I have one more day left to get ready for BlogHer and I've taken care of the really essential stuff, like sending screen captures to Susan Getgood so I'll be prepared to speak on the Business Blog Case Studies "unpanel" Saturday afternoon.
There's still a lot to be done before I'm ready to go. For example, I need to go to the tiny toiletries aisle at the drug store and decide which little toothpaste and shower gel to buy. I also need to find a roll of duct tape with which to remove all of the white cat hair that our calico has been diligently applying to my suitcase since I got it out of the closet earlier this week.
I have a great idea for entertaining myself on the plane and getting valuable work done at the same time. I'm going to put the instrumental versions of the last songs I need to write on my iPod and bring a notebook and a pencil. While I'm in the air, I can play the songs over and over as needed until I've completed the lyrics. It'll be hard to keep from humming them to myself, but I think I can suppress the urge.

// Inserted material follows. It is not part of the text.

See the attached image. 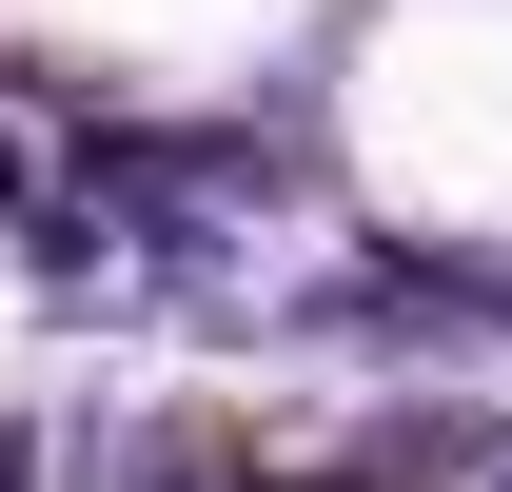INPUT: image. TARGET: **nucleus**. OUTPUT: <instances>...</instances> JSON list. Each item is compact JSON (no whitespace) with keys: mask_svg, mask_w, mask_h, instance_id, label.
<instances>
[{"mask_svg":"<svg viewBox=\"0 0 512 492\" xmlns=\"http://www.w3.org/2000/svg\"><path fill=\"white\" fill-rule=\"evenodd\" d=\"M138 492H256V453H237V433H178V414H158V433H138Z\"/></svg>","mask_w":512,"mask_h":492,"instance_id":"nucleus-1","label":"nucleus"},{"mask_svg":"<svg viewBox=\"0 0 512 492\" xmlns=\"http://www.w3.org/2000/svg\"><path fill=\"white\" fill-rule=\"evenodd\" d=\"M0 492H20V453H0Z\"/></svg>","mask_w":512,"mask_h":492,"instance_id":"nucleus-2","label":"nucleus"}]
</instances>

I think I'm pretty much ready to go. I found my passport to take in case my expired license/renewal receipt combo doesn't cut it with airline security. My passport photo is even more horrifying than my license photo. When it was taken I had blonde, much shorter hair, was at least 20 pounds heavier, and looked downright matronly. Maybe it isn't such a good I.D. option.
Enjoy the rest of your week! I've decided that dragging a laptop through two airports in each direction is way more trouble than it's worth, so I'm leaving my computer at home. I'll post about my San Jose adventures on Monday.
Have fun on your trip. Don't come back too sunburned.
Posted by: Huts | July 26, 2006 at 09:49 AM
Have a great time!
Posted by: MLE | July 26, 2006 at 10:39 AM
If humming is the worst thing you do on a plane, you should be just fine. On my way to Dallas the dude next to me constantly "adjusted" himself. I had to supress the urge to yell "GOT THAT?!?" After once, you're just playin' with it, man. On the way back the dude next to me hung his big fat elbow OVER the armrest onto my side. Finally, I said "Excuse me", to which he replied "no problem". Aaaaah!